A new found appreciation for parenting

I am writing this really early Thanksgiving AM and I am sure their are tons of grammatical errors...

Right now we are really being challenged. This challenge has given me a new appreciation for parents and more importantly Godly parents. When I mean challenged is that right now Alaura feels the need to share every horrible situation she has encountered, experienced or done. We know it is an attempt to see if we are going to budge, react, think less of her or for just simple shock value. I knew we were going to go through this, but I honestly thought she would wait a few weeks before it started. But why not get it out now?!!!

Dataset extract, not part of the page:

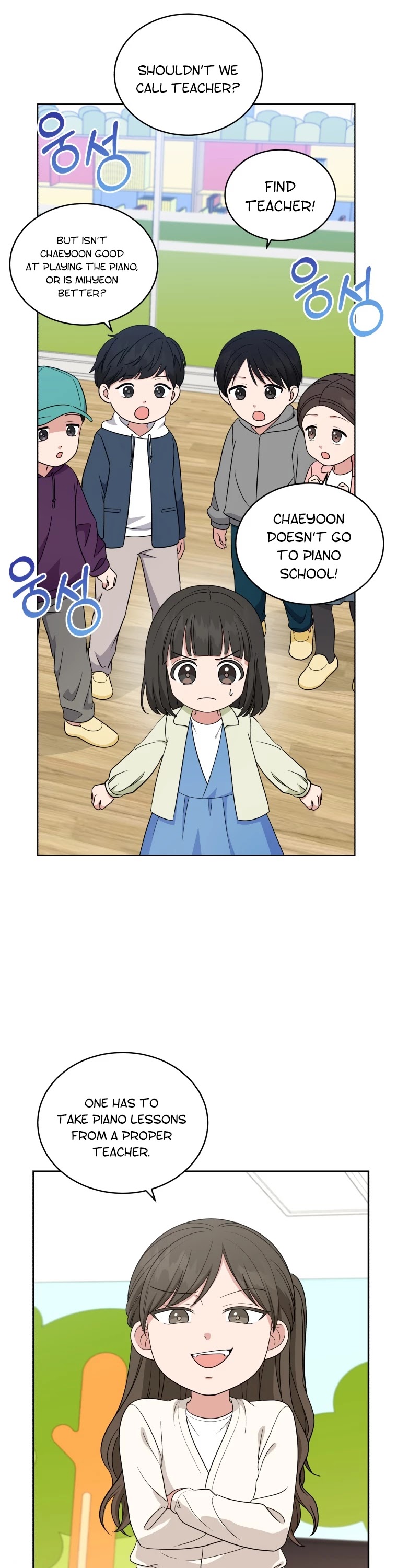 My Daughter Is a Musical Genius Chapter 40 page 4 - Chapter 40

What I am learning through all of these random discussions is the importance of parenting. Parents have such a huge impact on their children. We have an opportunity to build, encourage and instruct our children. Yet we can also break down, traumatize and hurt our children so badly that it is forever encrypted in their little minds. Just listening to Alaura, I can't fathom her life. I can't fathom how Dave and I can restore it or her broken heart. And I am thankful we don't have to. Although it can be hard for us to see now, we know that God can do all things! We have seen God working in just these few days. I have been clinging to His little tokens He has bestowed on us these last few days. Tokens that say "I am here and I am working".

(One little sweet moment was when we took her to her favorite store Forever 21 and we had her pick out a shirt for us to buy. Well, if you have been in this store you know their is a lot of clothing that is questionable. But out of all of the 100s of shirts she picked a shirt with a bible verse on it. I know it was to please us, but I had to thank God that right their He showed us that I am here, give Me control! Her desire to know God is great, it is our job to teach her His ways!)

I have always been in tune that my decisions and choices will effect my children, but now that I have a teenage girl tuned into my life to see if I am legit, I am on my knees humbled! God has revealed so much about me that I don't like. By placing Alaura in our home, God has taken my blinders off and showing me areas that are not pleasing to Him. I am sensing an urgency to let sin go in my life. We are trying to show her the love of Jesus and our lives have to reflect it in EVERY aspect!

This week this verse has just been on my heart and at the forefront of my mind..."Search me, O God, and know my heart: try me, and know my thoughts: Psalm 139:23



My prayer is that in our home and yours, we would seek for God to guide us in our parenting and train our children the way God designed. Our impact is huge and the job is too great for us to carry by ourselves!! Their future depends on it!

1 comment

  1. You are a wise woman, Ashlynn. Taking in a child will definitely make us look at ourselves when we are trying to model Godliness. It is very convicting. But you don't have to be perfect, and you know you won't be. So don't be scared because when you fall short, a hug and asking for forgiveness will speak HUGE volumes!